- **DOCUMENT SOURCE**
- - - - -
Si les troncs représentent l’essentiel du bois mort en rivière, il ne faut pas oublier, notamment le long des petites rivières dans les secteurs boisés, les apports de branches et brindilles qui tombent directement des arbres surplombant le cours d’eau ; une partie pourra être interceptée par les troncs déjà déposés en travers. Enfin, une petite partie peut aussi provenir des activités humaines via l’exploitation du bois des berges : on laisse souvent les souches tronçonnées que l’on retrouve ensuite dans le lit de la rivière. 

Souche probablement issue de l’exploitation d’un arbre tombé ; au lieu de la brûler, il vaut mieux la remettre dans la rivière

En hausse 

Si le bois mort en rivière est devenu un sujet sensible au cours des dernières décennies, c’est aussi à cause de son augmentation relative dans de nombreux cours d’eau ; et il ne s’agit pas là d’une impression subjective liée aux représentations négatives qu’il suscite. Plusieurs raisons historiques expliquent l’augmentation de la présence du bois mort dans le lit des rivières et ruisseaux. 

Les gros troncs échoués sur les bancs de sable étaient autrefois systématiquement exploités

Pendant très longtemps, ce bois mort a été une ressource majeure pour les communautés villageoises le log des cours d’eau : des usages anciens réglementaient le ramassage du « mort-bois » utilisé alors surtout comme bois de chauffage mais aussi ponctuellement comme bois de charpente ou pour faire des outils pour les belles pièces. Les riverains ne se faisaient donc pas prier pour le récolter en ces temps où l’on ne pouvait compter que sur les ressources locales pour une population rurale dense. 

D’autre part, l’eau des rivières et ruisseaux était aussi une ressource majeure via les innombrables moulins et leurs biefs d’alimentation : éliminer ces amas de débris s’imposait donc faute de voir l’alimentation en eau de ces ouvrages perturbée. Enfin, les bords des cours d’eau en général connaissaient un forte activité pastorale du fait de la qualité des herbages notamment en été ; on y entretenait les arbres des berges en les taillant souvent en têtards pour récolter du bois de chauffage ou fournir du fourrage « aérien » au bétail (le feuillage des émondes). 

A partir du milieu du 19ème siècle, la déprise agricole a conduit à l’abandon de ces terres inondables qui ont été très rapidement recolonisées par des friches, puis des landes boisées et des bois riverains ; le processus a connu une seconde accélération après la seconde Guerre Mondiale avec la transformation de l’agriculture. Donc, pour nombre de cours d’eau, au moins sur une part de leur cours, la ripisylve est redevenue dominante et les possibilités de recrutement de bois mort ont considérablement augmenté. Par dessus tous ces processus sociaux, il faut désormais ajouter le changement climatique : l’augmentation de la fréquence et de l’intensité des évènements météorologiques extrêmes comme les orages cévenols ou méditerranéens ou les grosses tempêtes de vent mobilisent régulièrement d’énormes quantités de bois mort avec une majorité d’arbres entiers abattus ou déracinés.
- - - - -
- **JEU DE DONNÉES**
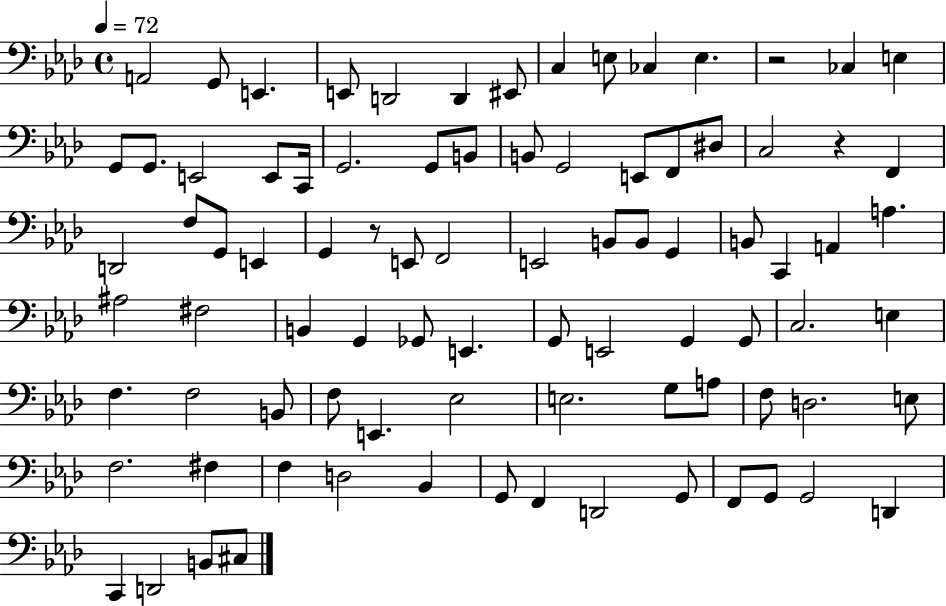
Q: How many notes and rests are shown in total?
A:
- - - - -
- **CONSIGNE A**
Répondez aux questions suivantes sur le texte consacré au bois mort en rivière :
(i) À quoi servait surtout le « mort-bois » que ramassaient autrefois les communautés villageoises ?
(ii) À partir de quelle époque la déprise agricole a-t-elle conduit à l’abandon des terres inondables ?
(iii) Quels évènements météorologiques extrêmes le texte cite-t-il en exemple ?
- **CONSIGNE B**
Prolongez le texte sur le bois mort en rivière après sa dernière phrase.

- **RÉPONSE ATTENDUE A**
(i) Il servait surtout de bois de chauffage.
(ii) À partir du milieu du 19ème siècle.
(iii) Les orages cévenols ou méditerranéens et les grosses tempêtes de vent.

- **RÉPONSE ATTENDUE B**
Embâcle : mode d’emploi

Banc de sable en partie généré par cet arbre mort en travers du lit

Voyons donc maintenant l’impact réel de ces amas de bois mort sur le fonctionnement hydraulique de la rivière. L’embâcle, une fois formé de manière consistante, devient un barrage relatif qui constitue un frein à l’écoulement. Il filtre les débris flottants plus petits mais souvent nombreux comme les feuilles mortes, les brindilles et les branches (sans oublier les innombrables déchets humains !) ce qui colmate progressivement le barrage. En amont de l’obstacle, le niveau de l’eau se trouve rehaussé et la vitesse du courant réduite : une « mouille » se créé et le dépôt (sédimentation) des particules fines en suspension dans l’eau est favorisé ; en aval, par effet de laminage, le débit diminue au droit du barrage mais s’accélère aux angles. Dans le cas d’une rivière ou d’un ruisseau de taille réduite, l’embâcle n’occupe le plus souvent qu’une partie du lit mineur : l’écoulement de l’eau se retrouve concentré sur les « côtés » avec une augmentation des vitesses et des forces exercées sur les berges contre lesquelles l’essentiel du courant est renvoyé ; l’enlèvement des particules fines y sera privilégié avec le dépôt d’éléments grossiers (graviers, galets, cailloux). Ainsi, la structure du fond du lit évolue et  se différencie de manière hétérogène. Dans les rivières modestes (moins de 7m de large), près de 40 % du bois mort accumulé est associé à des dépôts de sables et graviers ; on passe à 30% pour les rivières entre 7 et 10m de large et à moins de 20% quand la largeur dépasse 10m : plus le lit est étroit, plus l’effet du barrage induit se renforce. 

Un micro-banc de sable s’est formé juste en amont de ce petit embâcle, diversifiant ainsi le lit de la rivière

Lors des crues, si l’embâcle est important, il se transforme en déversoir ce qui entraîne juste en aval un creusement d’une fosse ou d’une cuvette associée souvent à la formation de remous tourbillonnants. L’embâcle peut aussi céder brutalement en cas de crue très forte ou s’il est mal ancré : brusquement, la dynamique de l’eau s’inverse avec une libération de l’eau en amont et une augmentation du débit en aval et donc une redistribution des sédiments qui s’étaient accumulés de part et d’autre. Le bois mort participe donc directement à la diversification physique et morphologique de la rivière, créant autant de niches différentes favorables à la biodiversité.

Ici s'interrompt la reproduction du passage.